Each entry is to be given again precisely, and no picture may be carried over.

--- START ---

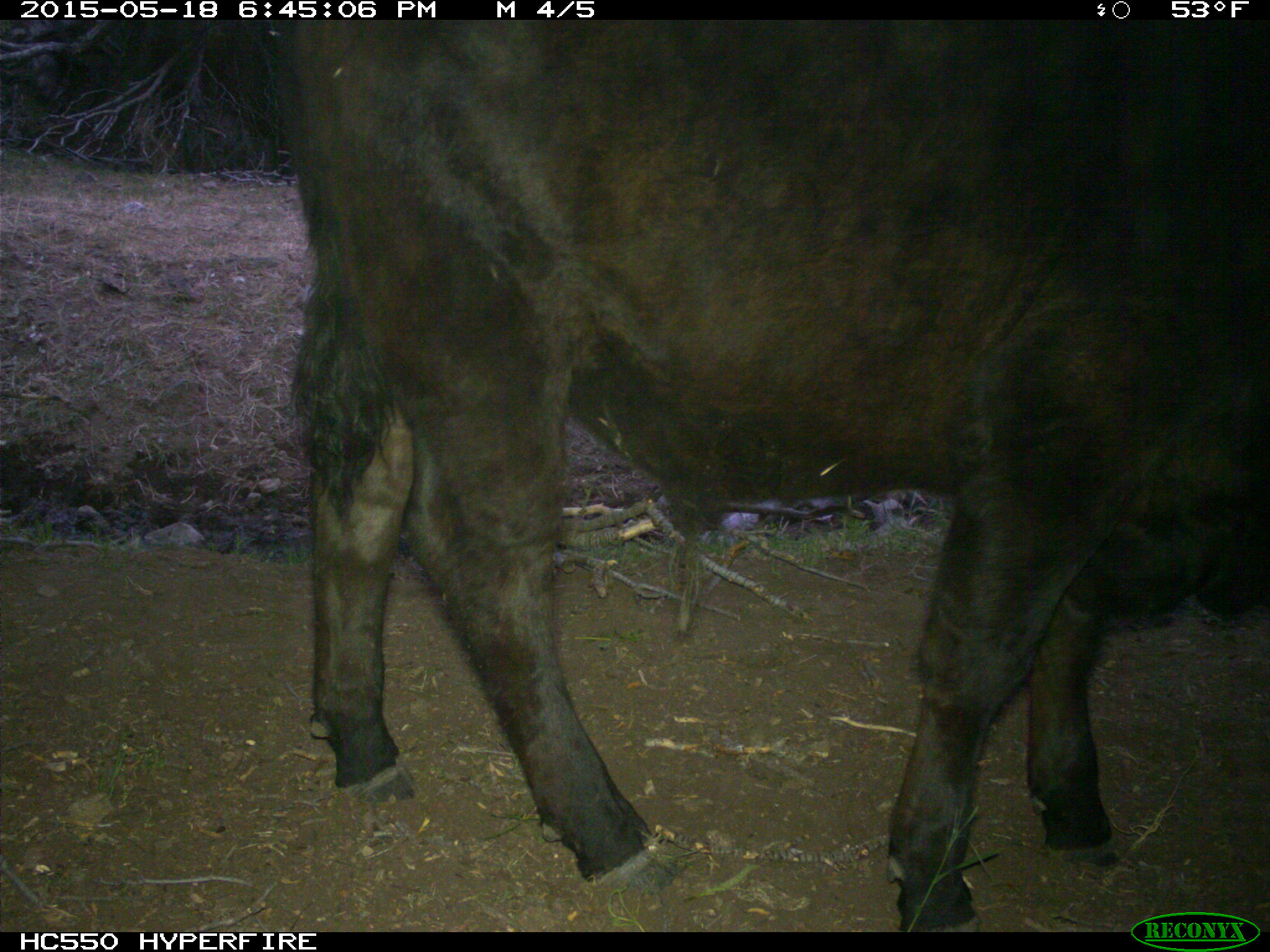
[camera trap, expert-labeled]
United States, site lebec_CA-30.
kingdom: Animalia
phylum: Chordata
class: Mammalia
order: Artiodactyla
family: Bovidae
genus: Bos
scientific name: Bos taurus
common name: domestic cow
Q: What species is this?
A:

--- END ---

> _Task output_
[camera trap, expert-labeled]
United States, site lebec_CA-30.
kingdom: Animalia
phylum: Chordata
class: Mammalia
order: Artiodactyla
family: Bovidae
genus: Bos
scientific name: Bos taurus
common name: domestic cow
Q: What species is this?
A:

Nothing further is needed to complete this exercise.